Work to complete:
1. Set down, word for word, the stretch of the CodeDeploy passage from "For sophisticated applications, standard" through "cloudwatch = boto3.client('cloudwatch')".
2. Answer these questions from the CodeDeploy passage:
(a) What does CodeDeploy do when an alarm is in the ALARM state but hasn't breached the rollback threshold?
(b) What Threshold value is set for CardDeclineAlarm?
(c) Which flag, run with sam deploy, lets you see deployment logs as they happen?
3. Can you sum up the CodeDeploy passage in two sentences?

Document section:
§
Deployment never completes: If your deployment seems stuck on the canary phase, check your CloudWatch alarms. If an alarm is in the ALARM state but hasn’t breached your rollback threshold, CodeDeploy holds traffic at the canary level. Verify your alarm configuration is what you intended.

False-positive rollbacks: If you’re rolling back on valid deployments, your alarms might be too sensitive. Increase thresholds or evaluation periods. For example, if a function occasionally takes longer than normal but is still healthy, a lower duration threshold might cause unnecessary rollbacks.

Alias not updating: If the alias doesn’t reflect the new version after deployment completes, ensure you’re invoking the alias, not the function name. Also verify that CodeDeploy has permission to update Lambda aliases through its service role.

Missing alarms: If you specify alarms in DeploymentPreference but CodeDeploy doesn’t seem to check them, verify that the alarms exist and are in the same region as your function. CodeDeploy can’t monitor cross-region alarms.

Advanced: Custom Alarms and Application Insights#

For sophisticated applications, standard Lambda metrics might not tell the whole story. That’s when custom CloudWatch metrics and Application Insights become valuable.

Application Insights is an AWS feature that monitors applications and automatically detects problems based on application-level metrics. For a Lambda-based checkout function, Application Insights might track failed payment transactions, timeouts from downstream APIs, or database connection pool exhaustion—metrics that directly indicate application health rather than just function-level health.

Creating custom metrics from your function gives you fine-grained control:

def lambda_handler(event, context):
    cloudwatch = boto3.client('cloudwatch')
    
    try:
        order = event.get('order')
        payment_result = charge_card(order)
        
        cloudwatch.put_metric_data(
            Namespace='Checkout',
            MetricData=[
                {
                    'MetricName': 'TransactionSuccess',
                    'Value': 1,
                    'Unit': 'Count',
                    'Timestamp': datetime.utcnow()
                }
            ]
        )
        
        return {'statusCode': 200, 'body': json.dumps(payment_result)}
        
    except CardDeclinedException:
        cloudwatch.put_metric_data(
            Namespace='Checkout',
            MetricData=[
                {
                    'MetricName': 'CardDeclined',
                    'Value': 1,
                    'Unit': 'Count',
                    'Timestamp': datetime.utcnow()
                }
            ]
        )
        return {'statusCode': 402, 'body': json.dumps({'error': 'payment_declined'})}

Then define an alarm on this custom metric:

CardDeclineAlarm:
  Type: AWS::CloudWatch::Alarm
  Properties:
    AlarmName: excessive-card-declines
    MetricName: CardDeclined
    Namespace: Checkout
    Statistic: Sum
    Period: 300
    EvaluationPeriods: 1
    Threshold: 50
    ComparisonOperator: GreaterThanThreshold

If a new version has a bug that causes incorrect card validation, triggering more declines than normal, this alarm will breach and trigger a rollback.

Monitoring Deployment Progress#

During deployment, you have several ways to monitor progress:

CodeDeploy console: Navigate to CodeDeploy in the AWS Console, select your application, and view the deployment history. You’ll see each deployment’s status, traffic percentage at each step, and any alarms that triggered.

SAM CLI: Running sam deploy with the --no-fail-on-empty-changeset flag allows you to see deployment logs as they happen.
§
Material provided:
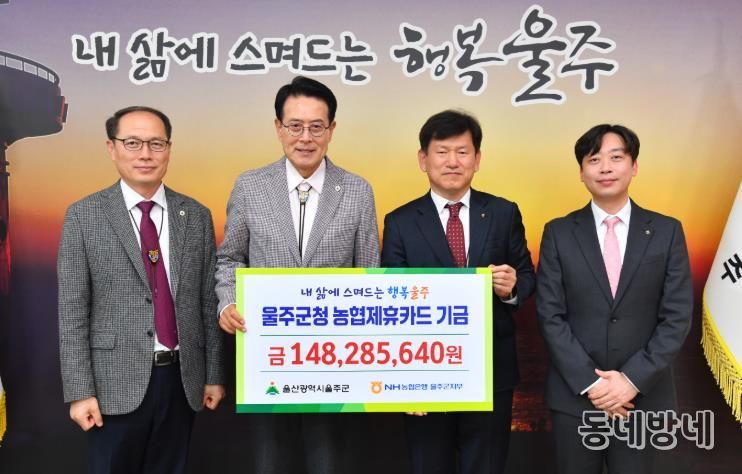 NH농협은행 울주군지부, 울주군 제휴카드 적립기금 전달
§
Exercise answers:
1.
For sophisticated applications, standard Lambda metrics might not tell the whole story. That’s when custom CloudWatch metrics and Application Insights become valuable.

Application Insights is an AWS feature that monitors applications and automatically detects problems based on application-level metrics. For a Lambda-based checkout function, Application Insights might track failed payment transactions, timeouts from downstream APIs, or database connection pool exhaustion—metrics that directly indicate application health rather than just function-level health.

Creating custom metrics from your function gives you fine-grained control:

def lambda_handler(event, context):
    cloudwatch = boto3.client('cloudwatch')

2.
(a) It holds traffic at the canary level.
(b) 50
(c) --no-fail-on-empty-changeset

3. Lambda deployments through CodeDeploy can run into several problems: stalls at the canary phase because of CloudWatch alarms, false-positive rollbacks from overly sensitive alarms, aliases that don't update, and alarms that go unchecked because they don't exist or sit in a different region. Custom CloudWatch metrics, paired with alarms on those metrics, can trigger rollbacks for application-level failures, and progress can be monitored through the CodeDeploy console or the SAM CLI.